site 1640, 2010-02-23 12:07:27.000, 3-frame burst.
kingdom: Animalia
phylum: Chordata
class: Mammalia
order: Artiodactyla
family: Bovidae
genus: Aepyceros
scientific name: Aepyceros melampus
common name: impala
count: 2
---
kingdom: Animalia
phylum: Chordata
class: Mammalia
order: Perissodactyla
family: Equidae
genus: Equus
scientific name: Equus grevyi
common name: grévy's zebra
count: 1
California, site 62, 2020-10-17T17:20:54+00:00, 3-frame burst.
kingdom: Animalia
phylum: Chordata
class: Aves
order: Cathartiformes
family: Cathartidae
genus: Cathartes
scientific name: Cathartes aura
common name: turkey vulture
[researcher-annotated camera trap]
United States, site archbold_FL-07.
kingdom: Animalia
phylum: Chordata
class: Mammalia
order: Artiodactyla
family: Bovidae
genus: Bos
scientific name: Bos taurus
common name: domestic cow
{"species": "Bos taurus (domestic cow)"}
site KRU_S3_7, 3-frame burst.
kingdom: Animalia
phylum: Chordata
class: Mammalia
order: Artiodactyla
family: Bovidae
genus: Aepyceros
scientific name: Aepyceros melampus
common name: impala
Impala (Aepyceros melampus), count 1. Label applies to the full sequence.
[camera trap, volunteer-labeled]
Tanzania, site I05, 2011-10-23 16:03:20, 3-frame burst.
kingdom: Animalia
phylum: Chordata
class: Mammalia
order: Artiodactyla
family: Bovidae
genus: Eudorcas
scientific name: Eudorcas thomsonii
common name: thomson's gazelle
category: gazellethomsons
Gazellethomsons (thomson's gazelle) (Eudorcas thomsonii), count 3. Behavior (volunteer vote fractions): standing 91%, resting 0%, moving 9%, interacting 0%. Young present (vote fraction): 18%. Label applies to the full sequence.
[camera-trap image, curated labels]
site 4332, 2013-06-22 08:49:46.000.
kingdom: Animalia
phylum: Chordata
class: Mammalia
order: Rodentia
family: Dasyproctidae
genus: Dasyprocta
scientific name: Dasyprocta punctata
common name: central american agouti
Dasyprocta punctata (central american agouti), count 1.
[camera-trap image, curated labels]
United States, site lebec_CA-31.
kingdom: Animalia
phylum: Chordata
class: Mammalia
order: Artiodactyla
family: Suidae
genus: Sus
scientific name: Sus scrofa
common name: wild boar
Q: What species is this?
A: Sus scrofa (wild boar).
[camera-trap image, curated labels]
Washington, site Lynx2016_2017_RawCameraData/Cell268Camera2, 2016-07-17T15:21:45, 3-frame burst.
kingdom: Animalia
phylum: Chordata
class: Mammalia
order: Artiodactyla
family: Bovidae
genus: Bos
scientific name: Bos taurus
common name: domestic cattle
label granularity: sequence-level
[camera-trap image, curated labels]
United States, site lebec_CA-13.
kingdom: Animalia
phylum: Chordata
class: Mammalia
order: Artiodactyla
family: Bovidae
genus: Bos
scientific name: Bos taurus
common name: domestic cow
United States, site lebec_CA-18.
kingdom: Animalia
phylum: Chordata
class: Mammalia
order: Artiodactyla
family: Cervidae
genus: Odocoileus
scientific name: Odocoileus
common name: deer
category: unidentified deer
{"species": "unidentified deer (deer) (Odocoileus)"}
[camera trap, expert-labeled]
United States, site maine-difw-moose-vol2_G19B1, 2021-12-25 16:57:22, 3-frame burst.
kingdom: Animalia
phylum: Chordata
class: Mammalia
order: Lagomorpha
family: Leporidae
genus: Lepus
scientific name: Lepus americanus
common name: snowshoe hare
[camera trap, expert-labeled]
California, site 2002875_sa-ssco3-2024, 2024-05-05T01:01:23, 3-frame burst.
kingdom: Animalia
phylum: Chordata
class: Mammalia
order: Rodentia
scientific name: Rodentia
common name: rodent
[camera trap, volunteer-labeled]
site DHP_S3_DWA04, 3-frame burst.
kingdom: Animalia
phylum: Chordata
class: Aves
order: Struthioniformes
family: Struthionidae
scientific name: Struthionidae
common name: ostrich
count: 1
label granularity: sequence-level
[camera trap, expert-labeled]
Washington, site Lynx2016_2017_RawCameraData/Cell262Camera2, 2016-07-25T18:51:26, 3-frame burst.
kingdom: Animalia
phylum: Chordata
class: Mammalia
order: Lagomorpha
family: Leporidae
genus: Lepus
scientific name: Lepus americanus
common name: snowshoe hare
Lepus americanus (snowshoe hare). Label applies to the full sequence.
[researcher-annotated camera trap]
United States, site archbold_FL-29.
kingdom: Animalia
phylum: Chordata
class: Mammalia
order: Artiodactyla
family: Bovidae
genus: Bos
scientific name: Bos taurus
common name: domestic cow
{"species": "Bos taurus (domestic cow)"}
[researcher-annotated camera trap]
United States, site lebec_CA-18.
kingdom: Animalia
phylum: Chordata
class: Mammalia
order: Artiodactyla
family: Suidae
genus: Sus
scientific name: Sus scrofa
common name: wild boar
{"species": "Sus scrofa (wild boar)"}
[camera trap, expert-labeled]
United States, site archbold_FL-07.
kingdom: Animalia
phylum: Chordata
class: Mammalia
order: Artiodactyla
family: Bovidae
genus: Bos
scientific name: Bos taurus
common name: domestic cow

★ ★ ★

TASK BRIEF:
Wherever a line above contains the string "Washington", count it; then give the total alone.

RESPONSE AREA:
2